#### BRIEF
Format the lines of the material that begin with the line containing "Which case applies: is" and end with the line containing "In the photo, which" as a JSON list of strings, one string per line, leaving out blank lines and any picture placeholders. Include both of those lines and nothing outside that range.

━━━━━ TASK DATA ━━━━━

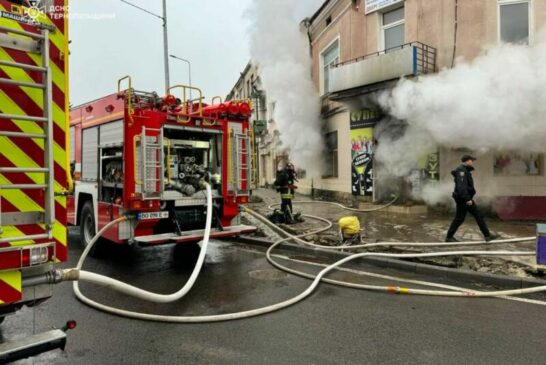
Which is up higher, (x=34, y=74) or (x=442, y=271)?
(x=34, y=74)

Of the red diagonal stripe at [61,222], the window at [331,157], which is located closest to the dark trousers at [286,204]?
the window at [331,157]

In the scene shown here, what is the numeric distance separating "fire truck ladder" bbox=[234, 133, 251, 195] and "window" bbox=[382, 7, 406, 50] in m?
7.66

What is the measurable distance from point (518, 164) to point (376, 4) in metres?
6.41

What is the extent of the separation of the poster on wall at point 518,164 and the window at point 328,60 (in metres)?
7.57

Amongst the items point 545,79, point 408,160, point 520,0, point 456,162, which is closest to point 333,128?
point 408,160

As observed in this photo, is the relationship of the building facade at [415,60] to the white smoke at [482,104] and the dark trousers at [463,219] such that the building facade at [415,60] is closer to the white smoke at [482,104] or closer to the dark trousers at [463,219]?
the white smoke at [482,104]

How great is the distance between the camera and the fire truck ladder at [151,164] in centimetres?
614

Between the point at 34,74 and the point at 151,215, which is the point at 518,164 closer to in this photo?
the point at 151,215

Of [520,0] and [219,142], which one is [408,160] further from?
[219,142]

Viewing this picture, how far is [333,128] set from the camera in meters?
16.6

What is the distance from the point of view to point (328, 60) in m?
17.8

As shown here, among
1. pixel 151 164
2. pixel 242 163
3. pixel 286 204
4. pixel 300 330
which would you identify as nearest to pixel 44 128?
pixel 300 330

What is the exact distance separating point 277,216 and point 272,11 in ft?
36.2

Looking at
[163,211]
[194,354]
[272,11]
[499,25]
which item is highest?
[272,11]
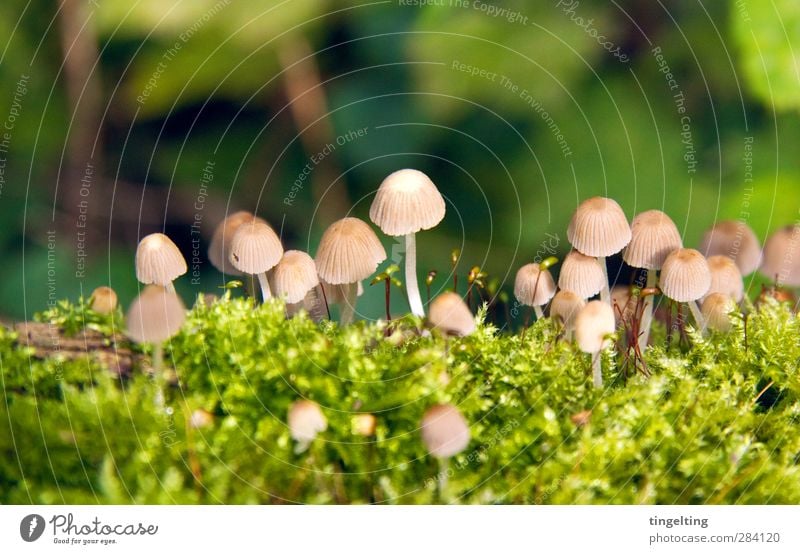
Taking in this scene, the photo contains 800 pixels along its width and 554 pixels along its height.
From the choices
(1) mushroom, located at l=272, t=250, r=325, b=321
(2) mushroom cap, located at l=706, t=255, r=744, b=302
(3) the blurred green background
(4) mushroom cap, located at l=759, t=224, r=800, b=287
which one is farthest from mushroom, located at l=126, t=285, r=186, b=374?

━━━━━
━━━━━ TASK DATA ━━━━━

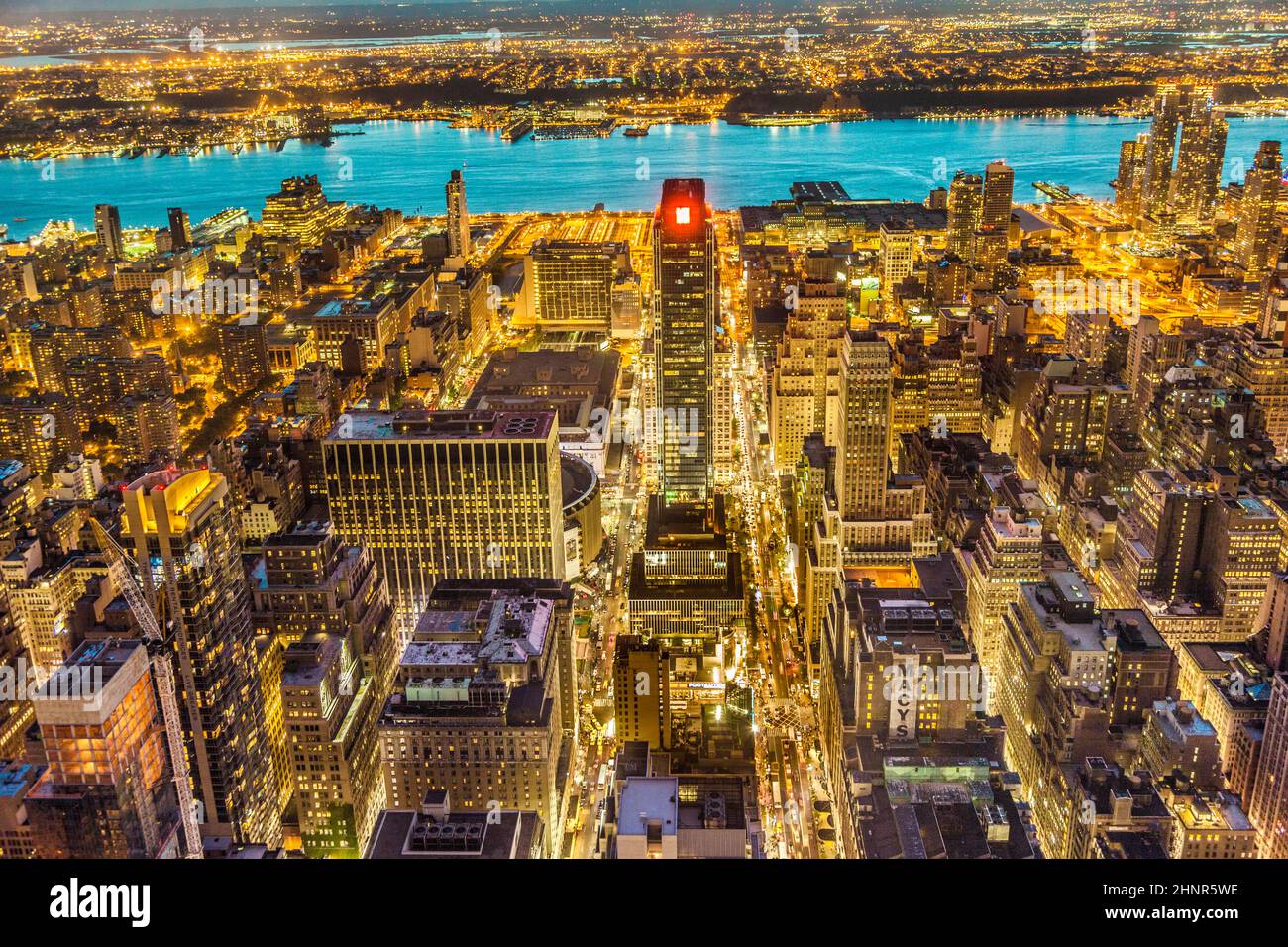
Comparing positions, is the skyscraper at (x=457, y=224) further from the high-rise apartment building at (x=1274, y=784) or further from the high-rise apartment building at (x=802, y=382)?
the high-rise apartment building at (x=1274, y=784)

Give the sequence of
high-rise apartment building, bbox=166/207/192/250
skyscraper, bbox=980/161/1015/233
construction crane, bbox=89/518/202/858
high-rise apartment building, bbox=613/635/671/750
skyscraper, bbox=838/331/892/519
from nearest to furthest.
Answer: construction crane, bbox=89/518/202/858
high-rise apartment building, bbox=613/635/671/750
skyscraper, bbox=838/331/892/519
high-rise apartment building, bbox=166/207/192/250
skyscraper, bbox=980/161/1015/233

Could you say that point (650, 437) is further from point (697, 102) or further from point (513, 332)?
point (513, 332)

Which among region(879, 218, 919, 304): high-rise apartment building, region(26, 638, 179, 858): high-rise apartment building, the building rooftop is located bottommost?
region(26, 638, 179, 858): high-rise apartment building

━━━━━
━━━━━ TASK DATA ━━━━━

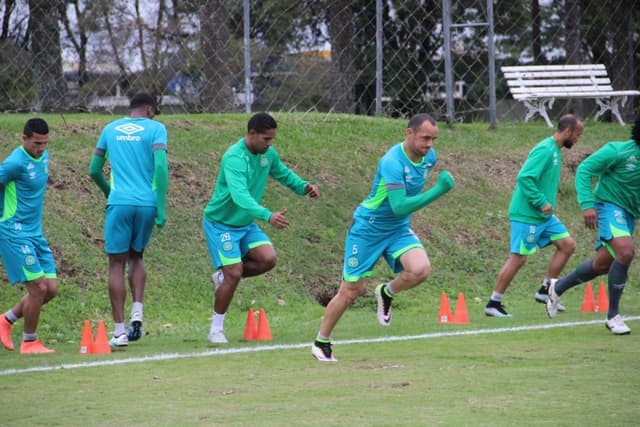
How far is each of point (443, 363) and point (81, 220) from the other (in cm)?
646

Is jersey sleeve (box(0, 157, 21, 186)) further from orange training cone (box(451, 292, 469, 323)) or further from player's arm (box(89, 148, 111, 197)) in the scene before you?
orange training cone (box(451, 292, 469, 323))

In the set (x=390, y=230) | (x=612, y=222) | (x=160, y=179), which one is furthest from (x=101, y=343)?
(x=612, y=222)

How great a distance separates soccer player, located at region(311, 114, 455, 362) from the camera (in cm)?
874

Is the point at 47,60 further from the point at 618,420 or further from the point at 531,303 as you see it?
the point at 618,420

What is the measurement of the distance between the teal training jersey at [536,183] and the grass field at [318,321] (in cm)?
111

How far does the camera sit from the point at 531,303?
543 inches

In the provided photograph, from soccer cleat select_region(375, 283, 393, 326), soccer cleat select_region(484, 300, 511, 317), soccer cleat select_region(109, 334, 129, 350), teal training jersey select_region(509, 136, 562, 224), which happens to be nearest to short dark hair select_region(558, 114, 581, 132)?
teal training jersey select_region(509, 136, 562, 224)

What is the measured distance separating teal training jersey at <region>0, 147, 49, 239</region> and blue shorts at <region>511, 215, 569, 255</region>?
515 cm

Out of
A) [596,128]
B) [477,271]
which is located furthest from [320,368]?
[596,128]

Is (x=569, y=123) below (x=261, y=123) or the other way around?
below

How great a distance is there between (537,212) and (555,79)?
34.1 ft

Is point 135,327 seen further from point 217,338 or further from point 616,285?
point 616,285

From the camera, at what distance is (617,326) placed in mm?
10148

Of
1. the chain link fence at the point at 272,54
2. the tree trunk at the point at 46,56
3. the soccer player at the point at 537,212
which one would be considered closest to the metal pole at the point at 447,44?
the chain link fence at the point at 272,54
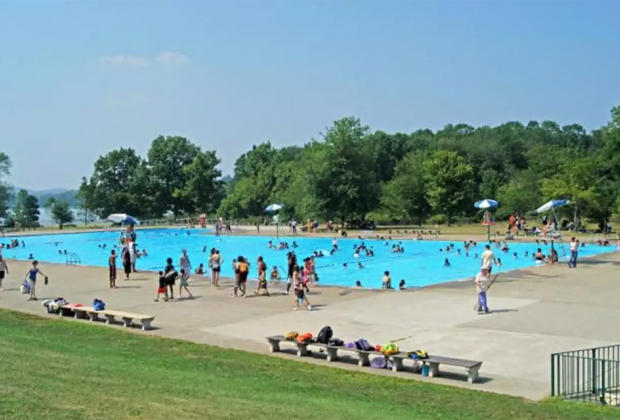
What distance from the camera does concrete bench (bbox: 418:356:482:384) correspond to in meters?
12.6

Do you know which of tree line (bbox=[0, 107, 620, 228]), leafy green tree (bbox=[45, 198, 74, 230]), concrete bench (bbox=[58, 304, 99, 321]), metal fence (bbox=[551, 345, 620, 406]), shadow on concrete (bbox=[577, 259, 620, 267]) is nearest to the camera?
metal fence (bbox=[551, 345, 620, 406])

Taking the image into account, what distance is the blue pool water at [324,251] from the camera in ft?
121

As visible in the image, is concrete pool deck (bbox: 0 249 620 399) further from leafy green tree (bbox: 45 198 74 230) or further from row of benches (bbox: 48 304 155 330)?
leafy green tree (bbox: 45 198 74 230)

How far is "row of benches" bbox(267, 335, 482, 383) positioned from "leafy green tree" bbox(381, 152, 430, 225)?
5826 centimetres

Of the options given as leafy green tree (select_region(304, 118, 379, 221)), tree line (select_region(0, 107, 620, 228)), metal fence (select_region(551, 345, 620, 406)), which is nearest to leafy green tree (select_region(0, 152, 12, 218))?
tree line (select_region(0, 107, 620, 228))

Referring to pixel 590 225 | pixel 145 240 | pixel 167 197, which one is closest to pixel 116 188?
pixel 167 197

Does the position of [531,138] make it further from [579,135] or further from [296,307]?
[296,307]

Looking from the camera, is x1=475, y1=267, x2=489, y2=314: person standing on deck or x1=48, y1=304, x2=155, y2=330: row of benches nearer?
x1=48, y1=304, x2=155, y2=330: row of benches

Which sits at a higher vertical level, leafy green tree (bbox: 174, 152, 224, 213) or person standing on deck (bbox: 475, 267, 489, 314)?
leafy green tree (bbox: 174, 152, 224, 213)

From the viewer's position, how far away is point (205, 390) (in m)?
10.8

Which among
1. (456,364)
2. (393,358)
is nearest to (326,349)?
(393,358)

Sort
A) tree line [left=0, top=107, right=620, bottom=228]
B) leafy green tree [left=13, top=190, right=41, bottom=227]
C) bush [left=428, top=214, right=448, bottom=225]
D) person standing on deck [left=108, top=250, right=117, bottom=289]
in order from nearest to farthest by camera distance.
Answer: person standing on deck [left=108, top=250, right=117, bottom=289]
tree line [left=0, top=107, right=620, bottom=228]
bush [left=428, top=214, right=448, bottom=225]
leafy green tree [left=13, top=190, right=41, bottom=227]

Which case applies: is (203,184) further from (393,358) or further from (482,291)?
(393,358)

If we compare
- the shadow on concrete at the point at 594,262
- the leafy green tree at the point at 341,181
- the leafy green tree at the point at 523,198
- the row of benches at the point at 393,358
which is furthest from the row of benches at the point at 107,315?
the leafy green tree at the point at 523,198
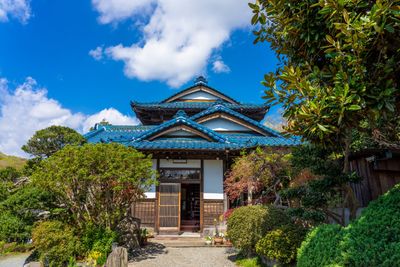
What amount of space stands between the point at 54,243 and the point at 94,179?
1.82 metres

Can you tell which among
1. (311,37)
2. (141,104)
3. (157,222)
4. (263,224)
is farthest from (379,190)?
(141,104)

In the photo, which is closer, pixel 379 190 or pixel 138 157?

━━━━━

#### RESPONSE TO THE TASK
[
  "Which case applies: is (203,184) further from (393,358) or further from (482,291)?",
  "(393,358)",
  "If we compare",
  "- the shadow on concrete at the point at 594,262",
  "- the leafy green tree at the point at 341,181",
  "- the leafy green tree at the point at 523,198",
  "- the row of benches at the point at 393,358",
  "which is furthest from the row of benches at the point at 107,315?",
  "the leafy green tree at the point at 523,198",
  "What amount of space stands between the point at 54,243 and the point at 94,179?",
  "1.82 metres",
  "Can you tell which among",
  "1. (311,37)",
  "2. (141,104)",
  "3. (157,222)",
  "4. (263,224)",
  "is farthest from (379,190)?",
  "(141,104)",
  "In the photo, which is closer, pixel 379 190 or pixel 138 157?"
]